26

La lluvia era intensa y muy, muy, caliente. Arriba, en las nubes, los relámpagos parecían que se perseguían unos a otros alrededor de la Cúpula de Vandenberg, sin caer nunca a tierra. Los truenos seguían a los arqueados chispazos manchados de nubes.

En las últimas dos semanas, Della Lu había visto más lluvia que la que pudiera caer en Beijing durante todo un año normal. Era un telón de fondo muy apropiado a la aburrida rutina con que transcurría la vida allí. Si Avery no se hubiera pronunciado, al final, para realizar los juicios de los espías, ella se habría planteado seriamente el escapar de la hospitalidad de la Flecha Roja, tuviera o no que descubrir su identidad real.

—¡Eh! ¿Te has cansado ya? ¿O es que te has quedado en Babia?

Mike se había detenido y miraba hacia atrás para verla. Estaba de pie y con las manos en la cintura, aparentemente disgustado. El impermeable transparente con que se cubría hacía centellear metálicamente la camisa y los pantalones oscuros que llevaba debajo.

Della apretó el paso para poder alcanzarle. Continuaron unos doscientos metros en silencio. Sin duda, hacían una pareja divertida. Dos figuras, envueltas en equipo de lluvia, una muy alta y la otra muy baja. Desde que se habían cumplido los diez días del «período de arresto» de Wili, ambos habían salido a pasear todos los días. Era algo en lo que ella había insistido y, para variar, Rosas no se había opuesto. Ya había podido explorar hasta el lago Lompoc, por el norte, y hasta el desembarcadero del transbordador, por el este.

Si no hubiese sido por Mike, sus paseos debería haberlos dado con las mujeres. Y esto habría podido resultar arriesgado. Las mujeres estaban protegidas, y tenían muy pocas libertades y responsabilidades. Se pasaba muchas horas del día con ellas, haciendo las tareas manuales ligeras que se consideraban apropiadas a su sexo. Había procurado hacerse popular entre ellas, y se había enterado de muchas cosas, pero todo se reducía a chismorreo local. Igual que pasaba en las familias de San Francisco, las mujeres no estaban enteradas de lo que ocurría en el mundo.
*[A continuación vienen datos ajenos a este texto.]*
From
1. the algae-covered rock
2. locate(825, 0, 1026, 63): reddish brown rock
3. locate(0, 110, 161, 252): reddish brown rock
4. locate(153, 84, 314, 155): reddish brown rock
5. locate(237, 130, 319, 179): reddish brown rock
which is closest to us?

Se las apreciaba, pero eran ciudadanos de segunda clase. Aunque, a pesar de todo, eran muy listas y le habría resultado difícil mirar aquello que realmente le interesaba sin despertar sus sospechas.

El de aquel día era el paseo más largo, hasta las tierras altas desde donde se podía ver el pequeño trozo de playa que era la salida al mar de la Flecha Roja. A pesar de los engaños pasivos de Mike, Della se había podido hacer una idea bastante aproximada del sistema de escape del viejo Kaladze. Por lo menos, conocía su magnitud y su técnica. Era una pequeña compensación a su aburrimiento y al sentimiento de que estaba siendo detenida como rehén durante el desarrollo de unos acontecimientos que ella debería estar dirigiendo.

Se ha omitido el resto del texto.